As the late art historian John Christian recalled: “Helping to clear the lunch table was never done out of mere politeness, it was an act of
 enlightened self-interest as well. For the kitchen, reached from the dining room, via a red baize door, epitomised the ‘gap-free’ philosophy [of displaying objects and works of art, advocated by scholars and pioneer collectors of Victorian and Edwardian decorative arts Charles and Lavinia Handley- Read]. The massive dresser groaned with Doulton, John Pearson, and other Arts and Crafts ceramics. On the walls were more of the ubiquitous tiles…Tennyson and the Pre-Raphaelites seemed almost present.”
 

THE RED DINING ROOM 

The inspiration for the red dining room, illustrated right, came from the grand tour. The walls were filled with depictions of Italy and beyond by John William Inchbold, George Price Boyce and Edward Lear. Highlights include Venice, from Lido to Guidecca by Inchbold, lot 174 (estimate: £20,000-30,000), The Sphinx by Boyce, lot 194 (estimate: £5,000-8,000)  and  Valdoniello,  Corsica  by  Lear,  lot  186 (estimate: £3,000-5,000).

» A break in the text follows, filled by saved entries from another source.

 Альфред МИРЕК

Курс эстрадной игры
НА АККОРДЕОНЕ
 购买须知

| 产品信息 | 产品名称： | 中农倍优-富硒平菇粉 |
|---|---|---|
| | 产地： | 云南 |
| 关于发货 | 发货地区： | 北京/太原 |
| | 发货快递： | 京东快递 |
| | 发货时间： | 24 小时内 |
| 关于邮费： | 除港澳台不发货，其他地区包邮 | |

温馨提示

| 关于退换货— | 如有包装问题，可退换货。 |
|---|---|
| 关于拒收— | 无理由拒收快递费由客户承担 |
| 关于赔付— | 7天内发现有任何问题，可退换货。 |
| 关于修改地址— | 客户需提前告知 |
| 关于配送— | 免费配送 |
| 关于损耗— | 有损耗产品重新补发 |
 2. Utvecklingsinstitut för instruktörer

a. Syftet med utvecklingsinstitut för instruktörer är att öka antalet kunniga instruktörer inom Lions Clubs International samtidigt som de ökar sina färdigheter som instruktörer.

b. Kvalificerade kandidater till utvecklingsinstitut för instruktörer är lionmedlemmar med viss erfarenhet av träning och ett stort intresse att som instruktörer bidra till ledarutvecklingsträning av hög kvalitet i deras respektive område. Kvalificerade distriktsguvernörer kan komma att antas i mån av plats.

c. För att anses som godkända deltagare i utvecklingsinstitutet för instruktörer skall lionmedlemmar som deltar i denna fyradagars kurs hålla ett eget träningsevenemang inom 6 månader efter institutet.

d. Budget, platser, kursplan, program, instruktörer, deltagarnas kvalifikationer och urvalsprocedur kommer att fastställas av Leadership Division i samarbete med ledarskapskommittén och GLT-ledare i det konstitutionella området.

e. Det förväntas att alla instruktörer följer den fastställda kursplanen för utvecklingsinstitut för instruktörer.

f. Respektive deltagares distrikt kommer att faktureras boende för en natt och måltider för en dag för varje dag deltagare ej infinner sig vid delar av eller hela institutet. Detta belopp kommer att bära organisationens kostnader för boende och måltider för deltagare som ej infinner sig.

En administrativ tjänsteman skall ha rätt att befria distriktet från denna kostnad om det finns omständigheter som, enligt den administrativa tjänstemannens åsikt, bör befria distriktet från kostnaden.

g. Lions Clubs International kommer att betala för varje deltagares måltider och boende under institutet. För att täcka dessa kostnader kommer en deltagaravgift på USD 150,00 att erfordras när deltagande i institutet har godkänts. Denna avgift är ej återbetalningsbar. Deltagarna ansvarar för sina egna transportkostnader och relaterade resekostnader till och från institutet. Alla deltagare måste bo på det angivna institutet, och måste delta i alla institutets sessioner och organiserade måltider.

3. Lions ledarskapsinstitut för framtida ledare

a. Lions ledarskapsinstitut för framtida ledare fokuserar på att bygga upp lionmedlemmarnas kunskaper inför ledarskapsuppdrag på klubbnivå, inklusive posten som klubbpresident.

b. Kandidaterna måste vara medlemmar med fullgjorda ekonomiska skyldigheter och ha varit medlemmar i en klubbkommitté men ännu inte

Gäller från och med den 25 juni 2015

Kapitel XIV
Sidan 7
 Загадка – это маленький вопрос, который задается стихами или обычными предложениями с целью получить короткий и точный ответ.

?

The ‘Empire’ furniture including an ormolu-mounted mahogany   console  table,   lot   199   (estimate:   £1,200-1,800), was subsumed by a collection of ‘Kraterware’ by Samuel Alcock, including lots 3 and 196 (with estimates ranging from £500 to £1,000).

THE NATURE ROOM

The nature room, illustrated left, perhaps the most densely populated room in the house, was a celebration of the most eccentric, colourful and fun Victorian creations with a Burmantofts dragon-wrapped vase on a table, supported by foliage with three carved ibises, at the centre of the room (estimate: £1,500-2,500) and shell pictures on the walls, including a diorama depicting a house in a garden, lot 165 (estimate: £1,200-1,800).

Another highly evocative recollection shared by the late art historian John  Christian  transports  one  straight  in  to  the  nature  room:
“Without doubt the most extraordinary creation in the house was the so-called Nature Room. Its ostensible theme is the Victorians’ passion for exuberant organic design, but in practice the room is a receptacle for everything weird and wacky that caught the collectors’ attention, whether in the form of stained glass panels (lot 173, estimate: £800-1,200), anthropomorphic pots (lot 172 estimate:
£1,000-1,500) so over-the-top that they make even the Martin Brothers look models of sanity... or those things that our Victorian forebears did with bird nests, sand and shells. Here was a true Wunderkammer or cabinet of curiosities. This is not to say that there were not some serious objects... Nonetheless, there was an air of self-indulgence about this room and we invariably found ourselves laughing…the inherent dottiness of the collecting habit, however serious and laudable the motives that drive it.”